(Scraped caption text data)
◆ ◆ ◆
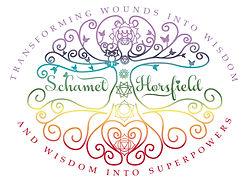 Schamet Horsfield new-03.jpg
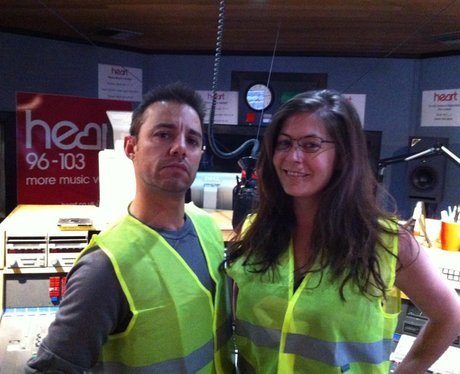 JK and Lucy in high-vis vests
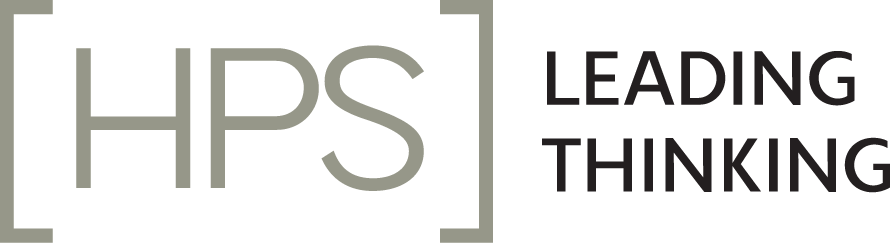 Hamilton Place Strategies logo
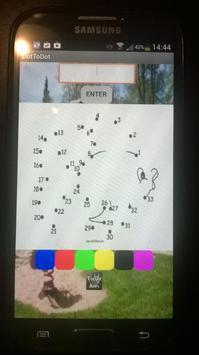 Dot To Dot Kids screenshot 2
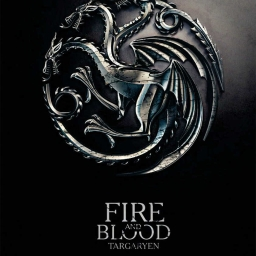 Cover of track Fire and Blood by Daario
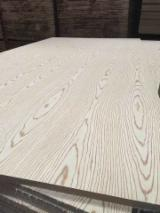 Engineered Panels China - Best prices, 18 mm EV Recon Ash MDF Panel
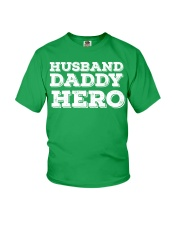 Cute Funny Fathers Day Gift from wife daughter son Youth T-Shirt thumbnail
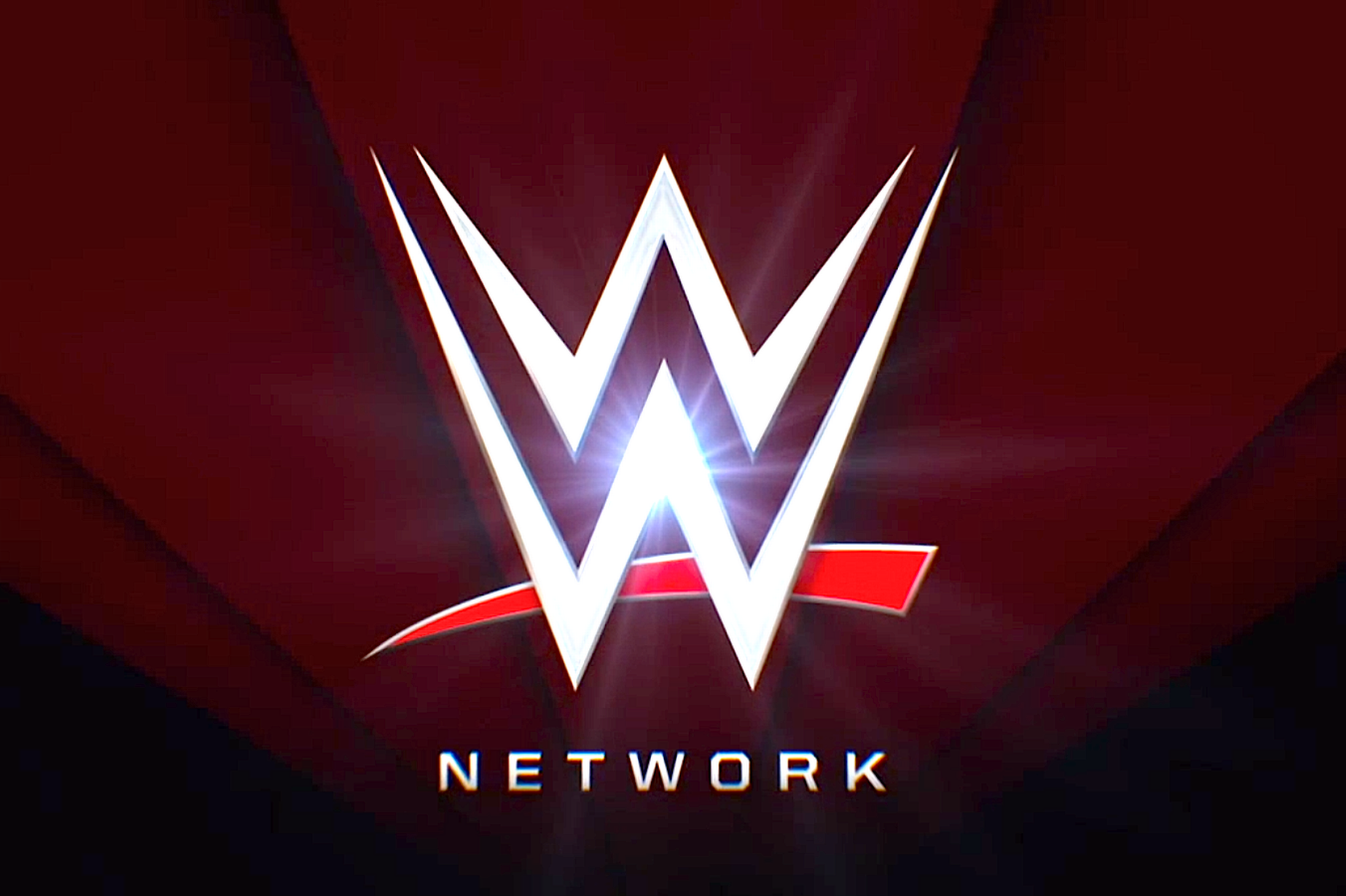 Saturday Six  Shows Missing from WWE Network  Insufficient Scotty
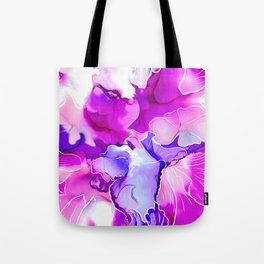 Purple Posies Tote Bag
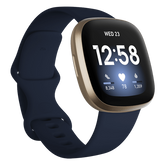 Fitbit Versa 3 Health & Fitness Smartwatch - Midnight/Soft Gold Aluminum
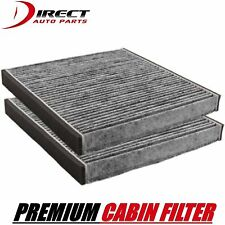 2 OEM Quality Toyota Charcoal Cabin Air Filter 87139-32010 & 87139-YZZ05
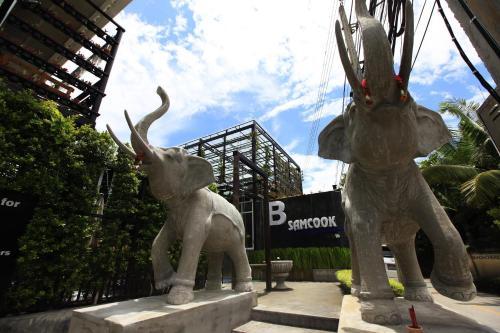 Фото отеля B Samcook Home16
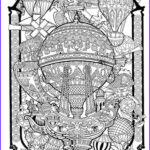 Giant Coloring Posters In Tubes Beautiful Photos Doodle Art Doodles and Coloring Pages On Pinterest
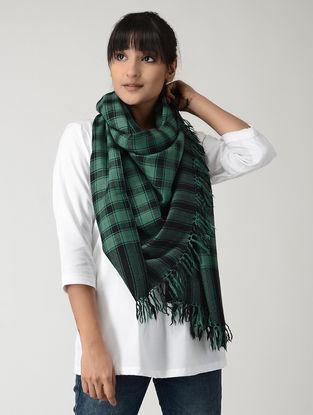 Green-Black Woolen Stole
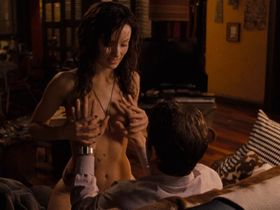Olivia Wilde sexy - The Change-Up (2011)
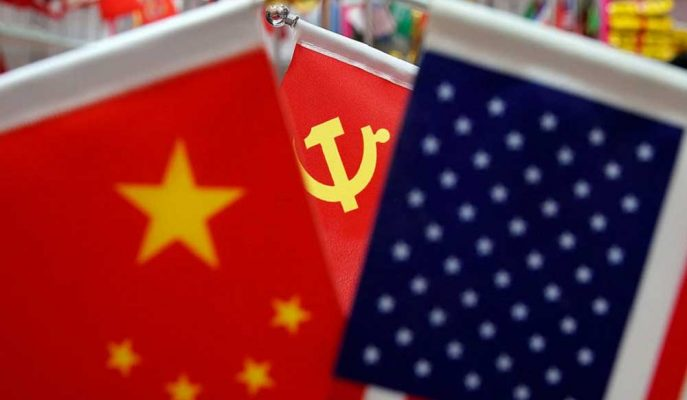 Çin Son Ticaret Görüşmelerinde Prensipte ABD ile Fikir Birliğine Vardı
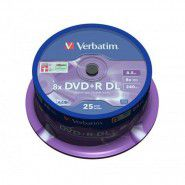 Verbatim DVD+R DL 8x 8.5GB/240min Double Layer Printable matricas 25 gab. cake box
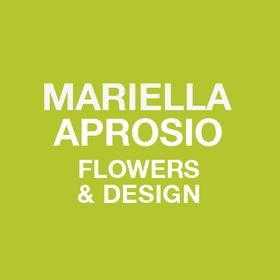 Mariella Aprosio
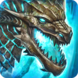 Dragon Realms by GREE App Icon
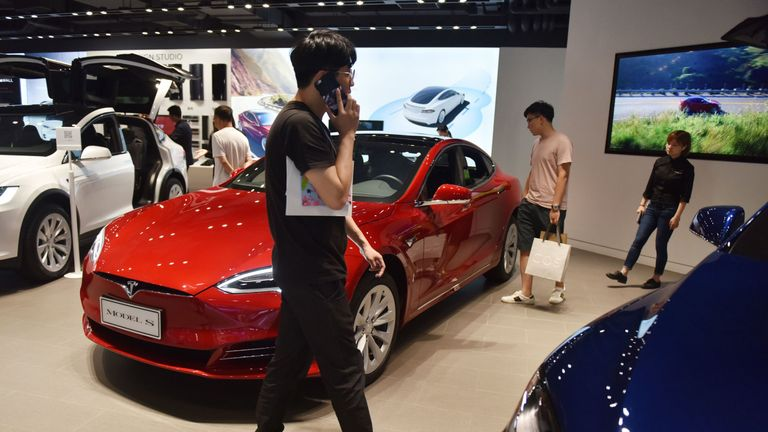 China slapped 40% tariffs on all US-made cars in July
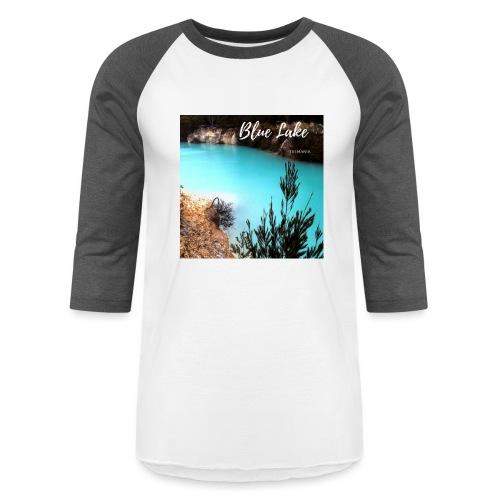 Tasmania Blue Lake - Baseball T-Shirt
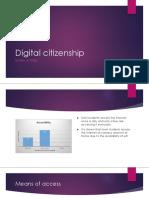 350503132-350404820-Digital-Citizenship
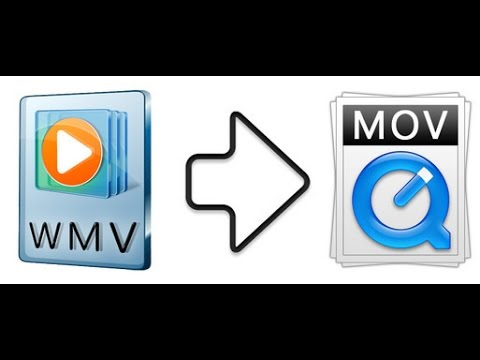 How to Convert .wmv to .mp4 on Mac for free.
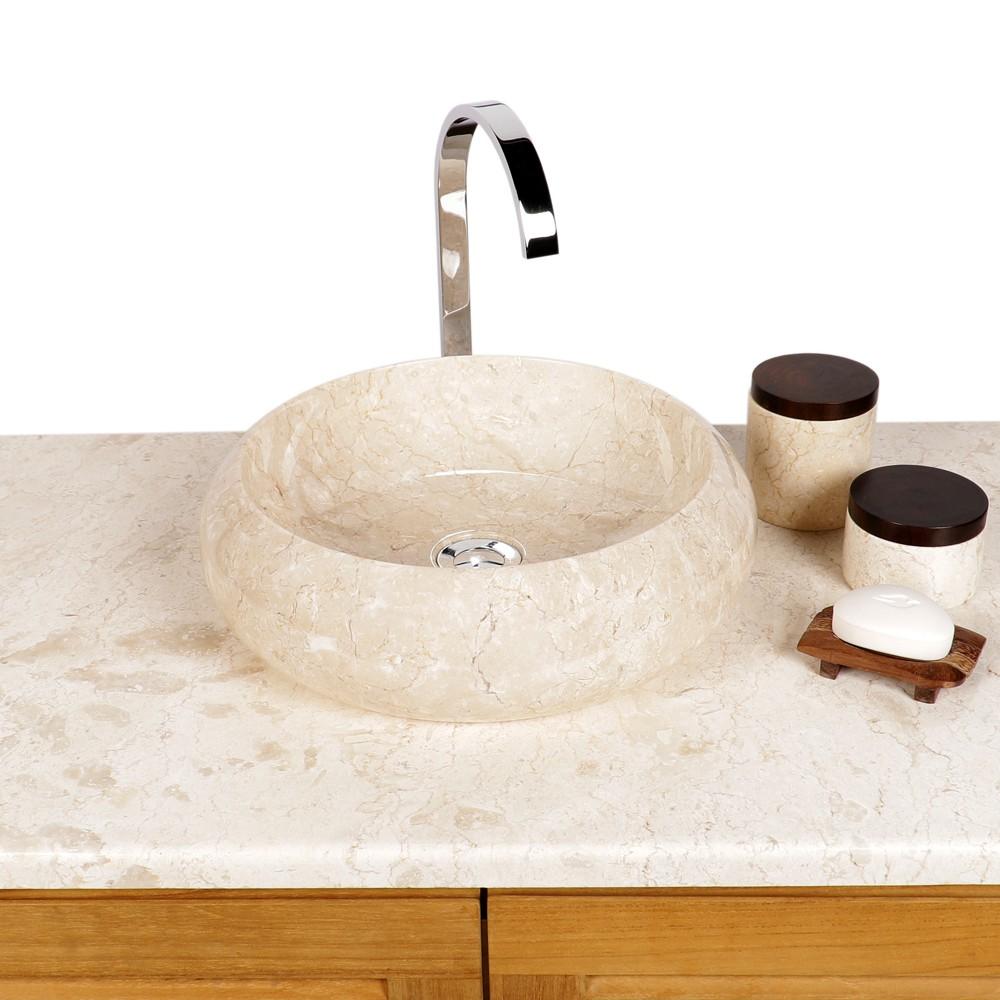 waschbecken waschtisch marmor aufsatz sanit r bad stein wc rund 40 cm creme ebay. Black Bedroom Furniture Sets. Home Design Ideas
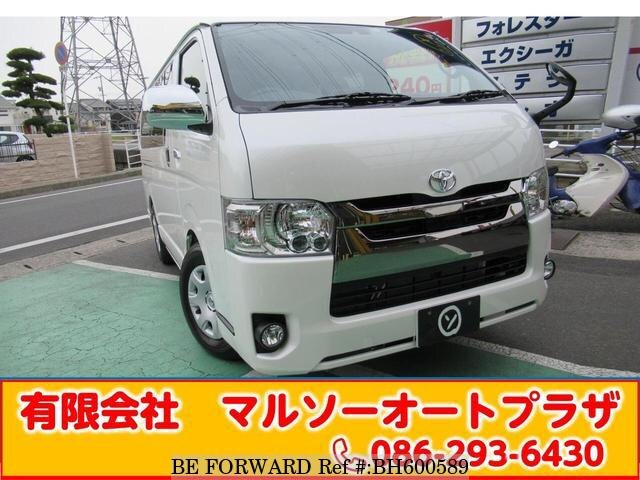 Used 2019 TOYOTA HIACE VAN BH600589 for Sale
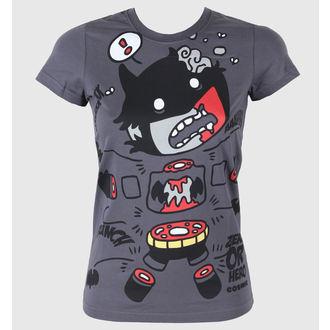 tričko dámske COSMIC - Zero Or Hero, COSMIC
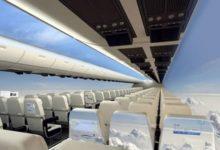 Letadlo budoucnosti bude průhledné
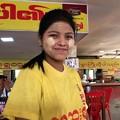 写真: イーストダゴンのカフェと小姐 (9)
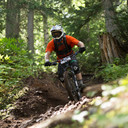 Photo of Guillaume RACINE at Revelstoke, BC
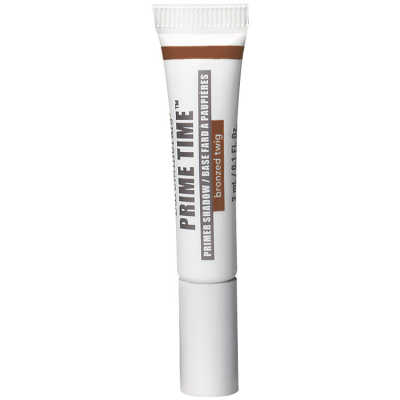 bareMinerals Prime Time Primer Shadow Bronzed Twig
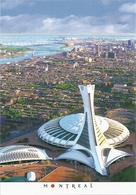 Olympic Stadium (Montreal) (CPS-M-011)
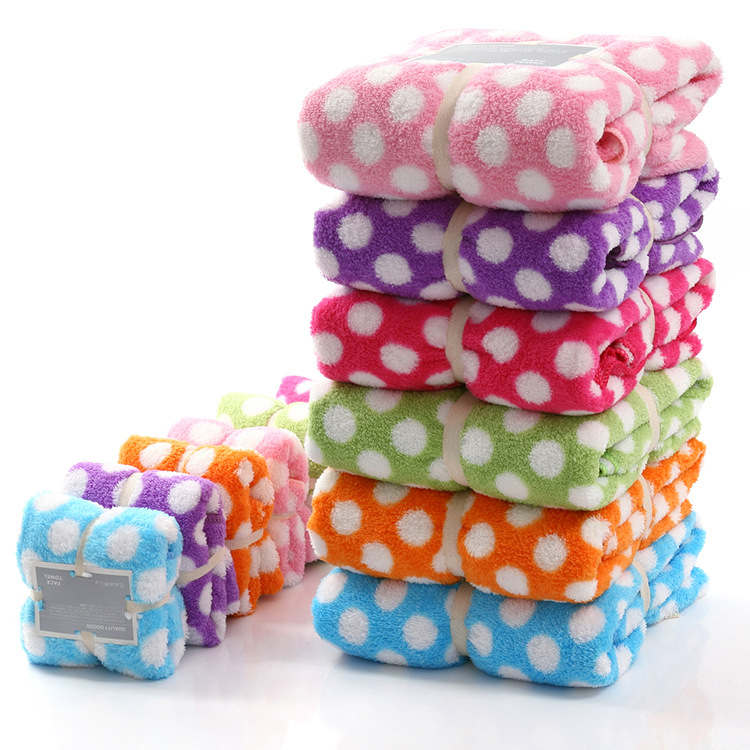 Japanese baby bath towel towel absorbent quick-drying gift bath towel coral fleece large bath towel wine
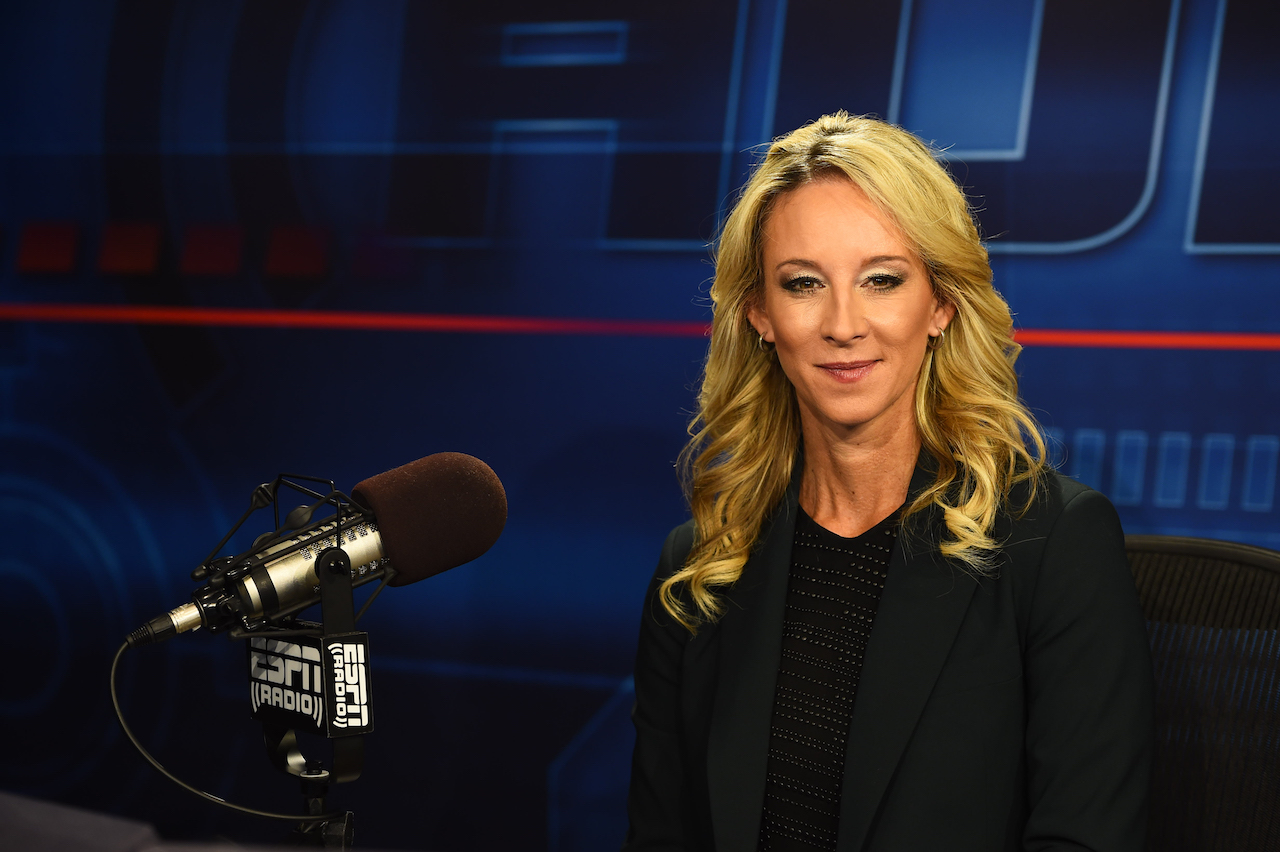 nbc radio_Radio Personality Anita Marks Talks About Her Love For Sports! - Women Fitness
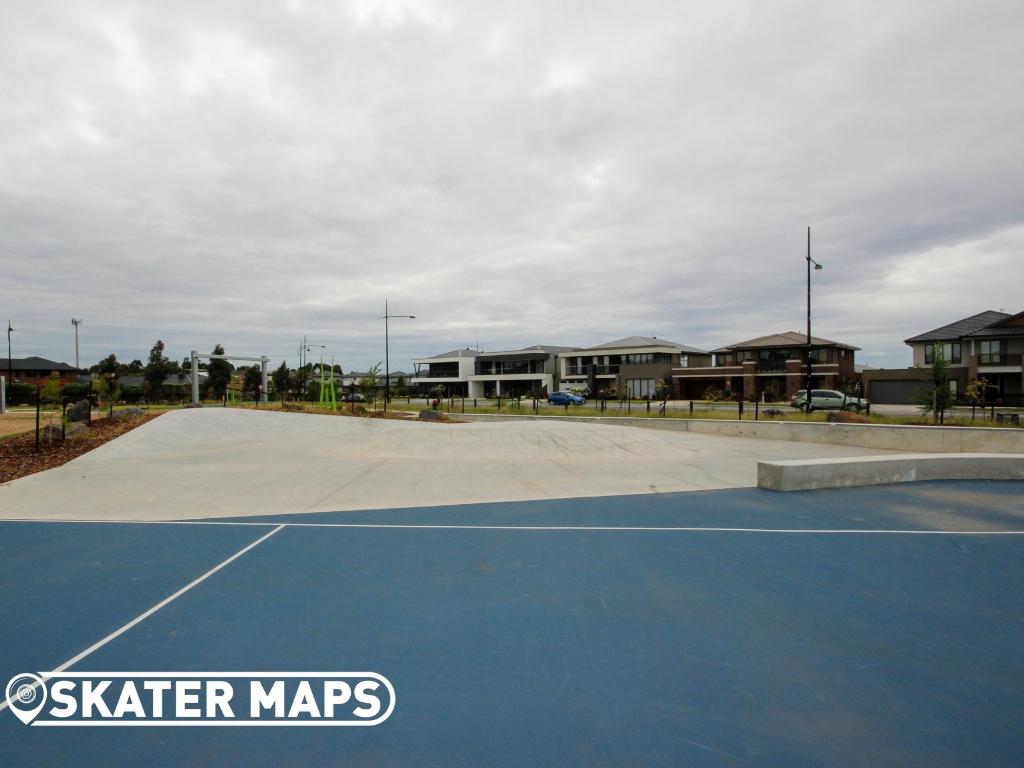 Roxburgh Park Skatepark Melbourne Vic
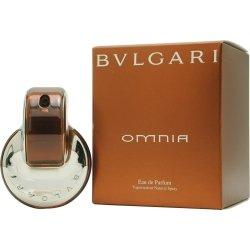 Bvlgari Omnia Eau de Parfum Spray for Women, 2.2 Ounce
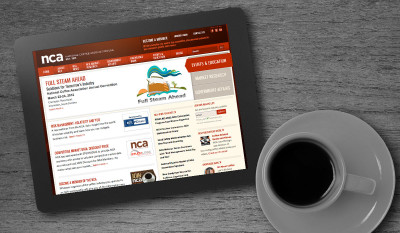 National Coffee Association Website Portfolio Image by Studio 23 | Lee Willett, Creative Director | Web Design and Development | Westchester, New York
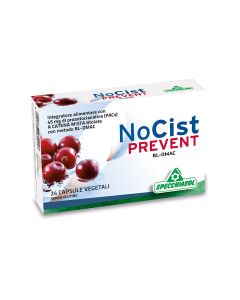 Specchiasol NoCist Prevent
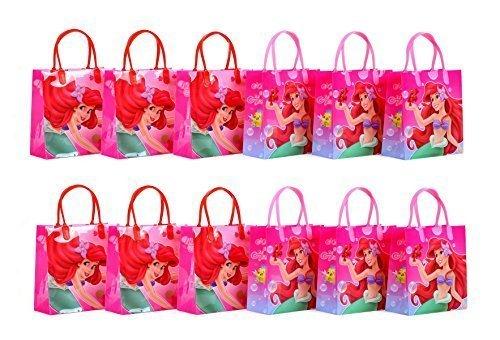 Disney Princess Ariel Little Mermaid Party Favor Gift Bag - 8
◆ ◆ ◆
(Exercise): Pick up at the line that holds "Used 2019 TOYOTA HIACE VAN BH600589 for Sale" and restate each line, word for word, through the last line of the entries. Include both end lines but none of the pictures.

(Your response):
 Used 2019 TOYOTA HIACE VAN BH600589 for Sale
 tričko dámske COSMIC - Zero Or Hero, COSMIC
 Letadlo budoucnosti bude průhledné
 写真: イーストダゴンのカフェと小姐 (9)
 Photo of Guillaume RACINE at Revelstoke, BC
 bareMinerals Prime Time Primer Shadow Bronzed Twig
 Olympic Stadium (Montreal) (CPS-M-011)
 Japanese baby bath towel towel absorbent quick-drying gift bath towel coral fleece large bath towel wine
 nbc radio_Radio Personality Anita Marks Talks About Her Love For Sports! - Women Fitness
 Roxburgh Park Skatepark Melbourne Vic
 Bvlgari Omnia Eau de Parfum Spray for Women, 2.2 Ounce
 National Coffee Association Website Portfolio Image by Studio 23 | Lee Willett, Creative Director | Web Design and Development | Westchester, New York
 Specchiasol NoCist Prevent
 Disney Princess Ariel Little Mermaid Party Favor Gift Bag - 8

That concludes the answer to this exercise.